» **Pasaje citado**:
De cine y problemas contemporáneos

Después de varios meses de haberse estrenado en México, Parásitos, de Bong Joong-ho, estuvo disponible en Netflix y hace un par de semanas la vi con mi familia. Es una película dominguera, con una trama espectacularmente normal, unas actuaciones que —me imagino— son el estándar en Corea y, en general, que puede mirarse sin sufrirla ni necesariamene disfrutarla. Dicho en buen español: es una cinta mediocre.

Sin embargo, no pretendo en esta entrada —ya tenía mucho de no escribir de cine en el glorioso espacio del pillaje— hacer un análisis, como ha sucedido con otros títulos, ni tampoco una reseña, algo que ciertamente tengo muy olvidado. Quisiera en estas líneas dirigirme a aquello que me resulta más llamativo y, a la vez, preocupante: la gran sobrevaloración con la que se promovió. No hace falta quebrarse mucho el coco; medio mundo dijo que era la octava maravilla del séptimo arte, el non plus ultra de la cinematografía, la frontera final del celuloide, y al final, pues, resultó que no.

Tampoco quiero que el ilustre público conocedor de este espacio se encone, para eso hay otras muchas entradas mejor articuladas. No se trata de decir que es una mala película, sencillamente está en el punto medio, sin más méritos ni más vicios. El problema radica en que hubo un importante porcentaje de espectadores que la enalteció hiperbólicamente, como si en la vida hubieran visto algo de mejor talante. Ahí aparece brillando con toda su intensidad el foco rojo de alarma.

» **Listado**:
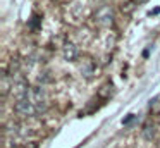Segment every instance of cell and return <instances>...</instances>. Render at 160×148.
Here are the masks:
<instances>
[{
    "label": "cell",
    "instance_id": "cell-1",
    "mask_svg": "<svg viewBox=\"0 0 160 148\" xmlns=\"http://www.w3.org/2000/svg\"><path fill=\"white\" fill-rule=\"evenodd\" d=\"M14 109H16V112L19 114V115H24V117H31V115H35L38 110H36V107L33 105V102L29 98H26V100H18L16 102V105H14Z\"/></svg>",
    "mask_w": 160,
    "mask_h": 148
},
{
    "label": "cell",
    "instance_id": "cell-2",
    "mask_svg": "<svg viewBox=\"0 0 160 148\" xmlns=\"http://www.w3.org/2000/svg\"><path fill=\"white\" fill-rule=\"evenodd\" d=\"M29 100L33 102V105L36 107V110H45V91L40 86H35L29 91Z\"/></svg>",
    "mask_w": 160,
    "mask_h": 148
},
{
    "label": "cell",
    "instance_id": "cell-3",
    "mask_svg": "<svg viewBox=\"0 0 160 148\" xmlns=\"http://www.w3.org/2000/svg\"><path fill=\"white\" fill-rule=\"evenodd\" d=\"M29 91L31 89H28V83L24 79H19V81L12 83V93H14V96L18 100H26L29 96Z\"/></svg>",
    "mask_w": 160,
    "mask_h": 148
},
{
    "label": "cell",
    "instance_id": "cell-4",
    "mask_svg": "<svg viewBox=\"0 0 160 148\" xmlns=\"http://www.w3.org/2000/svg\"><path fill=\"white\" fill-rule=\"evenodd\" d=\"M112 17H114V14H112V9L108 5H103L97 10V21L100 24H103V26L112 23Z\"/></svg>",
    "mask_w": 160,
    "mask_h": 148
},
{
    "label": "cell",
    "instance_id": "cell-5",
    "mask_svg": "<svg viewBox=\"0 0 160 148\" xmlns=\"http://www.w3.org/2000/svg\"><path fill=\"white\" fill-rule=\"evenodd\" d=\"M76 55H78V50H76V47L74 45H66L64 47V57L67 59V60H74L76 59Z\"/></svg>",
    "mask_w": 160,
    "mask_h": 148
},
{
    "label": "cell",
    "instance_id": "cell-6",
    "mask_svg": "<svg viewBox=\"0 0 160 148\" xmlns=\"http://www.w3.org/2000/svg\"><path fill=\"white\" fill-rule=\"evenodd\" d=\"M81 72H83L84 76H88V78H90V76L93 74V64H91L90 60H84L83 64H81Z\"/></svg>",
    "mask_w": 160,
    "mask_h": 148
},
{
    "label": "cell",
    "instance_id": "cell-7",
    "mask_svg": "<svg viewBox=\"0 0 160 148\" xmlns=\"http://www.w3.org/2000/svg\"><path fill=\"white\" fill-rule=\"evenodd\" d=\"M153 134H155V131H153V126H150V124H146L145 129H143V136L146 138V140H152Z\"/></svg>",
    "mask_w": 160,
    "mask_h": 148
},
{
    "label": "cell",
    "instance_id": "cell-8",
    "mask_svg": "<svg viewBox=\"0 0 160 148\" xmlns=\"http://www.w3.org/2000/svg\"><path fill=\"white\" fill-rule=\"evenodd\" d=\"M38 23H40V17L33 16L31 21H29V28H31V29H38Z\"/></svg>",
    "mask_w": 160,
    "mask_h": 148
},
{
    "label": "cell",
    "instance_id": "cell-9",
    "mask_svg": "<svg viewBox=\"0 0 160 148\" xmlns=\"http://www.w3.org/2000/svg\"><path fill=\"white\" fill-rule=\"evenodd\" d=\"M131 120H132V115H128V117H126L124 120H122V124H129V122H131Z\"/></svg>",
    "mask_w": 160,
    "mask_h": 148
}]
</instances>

==

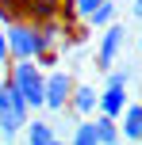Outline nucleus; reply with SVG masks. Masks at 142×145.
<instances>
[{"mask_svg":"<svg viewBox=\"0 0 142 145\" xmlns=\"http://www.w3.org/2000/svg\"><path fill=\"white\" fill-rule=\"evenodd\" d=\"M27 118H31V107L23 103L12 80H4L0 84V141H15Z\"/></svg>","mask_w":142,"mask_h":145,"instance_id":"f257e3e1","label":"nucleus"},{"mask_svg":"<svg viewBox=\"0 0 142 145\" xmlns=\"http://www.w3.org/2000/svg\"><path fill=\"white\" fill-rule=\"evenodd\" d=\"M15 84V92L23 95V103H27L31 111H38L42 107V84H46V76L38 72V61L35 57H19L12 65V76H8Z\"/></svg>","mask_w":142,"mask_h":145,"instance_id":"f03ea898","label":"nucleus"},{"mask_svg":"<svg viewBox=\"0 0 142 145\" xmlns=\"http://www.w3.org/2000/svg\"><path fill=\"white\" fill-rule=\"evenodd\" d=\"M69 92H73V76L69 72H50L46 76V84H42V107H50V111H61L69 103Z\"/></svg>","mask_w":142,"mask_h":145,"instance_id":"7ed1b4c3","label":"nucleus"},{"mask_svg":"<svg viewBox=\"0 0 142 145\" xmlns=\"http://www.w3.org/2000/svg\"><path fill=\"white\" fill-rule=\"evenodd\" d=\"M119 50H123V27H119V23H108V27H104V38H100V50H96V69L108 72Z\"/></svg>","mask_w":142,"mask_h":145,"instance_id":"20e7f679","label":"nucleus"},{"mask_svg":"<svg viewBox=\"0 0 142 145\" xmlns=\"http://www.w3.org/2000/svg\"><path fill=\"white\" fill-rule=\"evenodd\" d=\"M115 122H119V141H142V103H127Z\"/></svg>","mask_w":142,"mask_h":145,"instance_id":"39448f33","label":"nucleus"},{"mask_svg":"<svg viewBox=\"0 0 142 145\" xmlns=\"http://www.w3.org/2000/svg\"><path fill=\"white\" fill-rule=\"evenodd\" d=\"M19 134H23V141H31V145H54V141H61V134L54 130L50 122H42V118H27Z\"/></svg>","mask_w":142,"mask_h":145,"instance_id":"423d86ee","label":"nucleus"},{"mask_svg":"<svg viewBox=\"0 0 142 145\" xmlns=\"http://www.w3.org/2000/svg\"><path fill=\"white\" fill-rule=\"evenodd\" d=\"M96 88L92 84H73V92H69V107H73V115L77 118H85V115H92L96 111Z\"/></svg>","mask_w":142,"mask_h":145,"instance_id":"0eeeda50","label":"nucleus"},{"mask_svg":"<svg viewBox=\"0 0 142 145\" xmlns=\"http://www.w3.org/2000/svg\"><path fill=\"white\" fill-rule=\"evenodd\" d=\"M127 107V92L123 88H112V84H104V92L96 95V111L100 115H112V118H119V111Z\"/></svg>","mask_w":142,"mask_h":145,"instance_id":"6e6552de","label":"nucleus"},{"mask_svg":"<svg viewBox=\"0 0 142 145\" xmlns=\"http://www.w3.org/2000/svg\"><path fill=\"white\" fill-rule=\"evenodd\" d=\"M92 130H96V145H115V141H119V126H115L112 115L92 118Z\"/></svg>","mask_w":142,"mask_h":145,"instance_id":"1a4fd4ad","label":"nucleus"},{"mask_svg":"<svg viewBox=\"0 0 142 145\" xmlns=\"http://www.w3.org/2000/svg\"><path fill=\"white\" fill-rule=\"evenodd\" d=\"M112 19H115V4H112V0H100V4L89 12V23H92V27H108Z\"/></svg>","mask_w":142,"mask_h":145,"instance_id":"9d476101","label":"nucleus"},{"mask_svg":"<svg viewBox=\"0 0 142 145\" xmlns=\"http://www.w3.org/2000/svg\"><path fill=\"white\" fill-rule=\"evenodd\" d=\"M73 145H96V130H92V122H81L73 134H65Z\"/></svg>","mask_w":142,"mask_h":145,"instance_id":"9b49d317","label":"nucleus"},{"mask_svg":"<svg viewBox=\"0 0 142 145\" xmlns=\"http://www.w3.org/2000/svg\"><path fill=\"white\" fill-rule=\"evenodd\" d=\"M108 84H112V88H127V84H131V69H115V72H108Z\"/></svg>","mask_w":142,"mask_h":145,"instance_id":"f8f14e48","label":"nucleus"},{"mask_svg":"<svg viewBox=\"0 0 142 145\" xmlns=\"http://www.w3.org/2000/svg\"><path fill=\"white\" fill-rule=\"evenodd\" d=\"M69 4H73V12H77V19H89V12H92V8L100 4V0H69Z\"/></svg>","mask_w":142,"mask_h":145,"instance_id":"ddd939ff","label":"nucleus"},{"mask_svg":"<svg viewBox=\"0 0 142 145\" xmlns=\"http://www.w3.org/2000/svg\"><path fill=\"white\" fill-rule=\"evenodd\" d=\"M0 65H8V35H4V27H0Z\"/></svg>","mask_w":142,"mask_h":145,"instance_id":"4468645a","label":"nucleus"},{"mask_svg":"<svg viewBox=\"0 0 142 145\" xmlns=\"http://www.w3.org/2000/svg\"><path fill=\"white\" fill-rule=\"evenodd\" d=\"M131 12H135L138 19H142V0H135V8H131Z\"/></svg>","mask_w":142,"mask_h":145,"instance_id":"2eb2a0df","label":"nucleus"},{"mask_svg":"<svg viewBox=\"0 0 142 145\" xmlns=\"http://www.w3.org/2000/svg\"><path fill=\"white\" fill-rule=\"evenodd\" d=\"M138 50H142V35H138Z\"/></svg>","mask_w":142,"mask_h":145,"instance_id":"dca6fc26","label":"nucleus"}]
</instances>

» **Objetivo 1**: En el texto sobre Parásitos, ¿con qué adjetivo se califica la cinta al resumir la opinión "en buen español"?
» **Objetivo 2**: Escribe la continuación del texto sobre Parásitos a partir de su última oración.

» **Resultado del ejercicio 1**: Se la califica como una cinta mediocre.

» **Resultado del ejercicio 2**:
No es un secreto que actualmente la inmensa mayoría de productos de entretenimiento es una puta mierda. Hay que decirlo con todas sus letras. Si no se trata de un asqueroso panfleto feminista, es propaganda putófila o váyanse a saber qué. Las series y las películas se han convertido en el escaparate favorito para los ideólogos contemporáneos, ahí vienen a inocular sus filias y sus fobias a cuanto incauto se deje complacido llenar la cabeza de excremento. La sutileza de otras épocas, cuando importaban a la par el arte y la razón, ya no es sino un vago recuerdo para quienes conocimos una filmografía menos pesarosa.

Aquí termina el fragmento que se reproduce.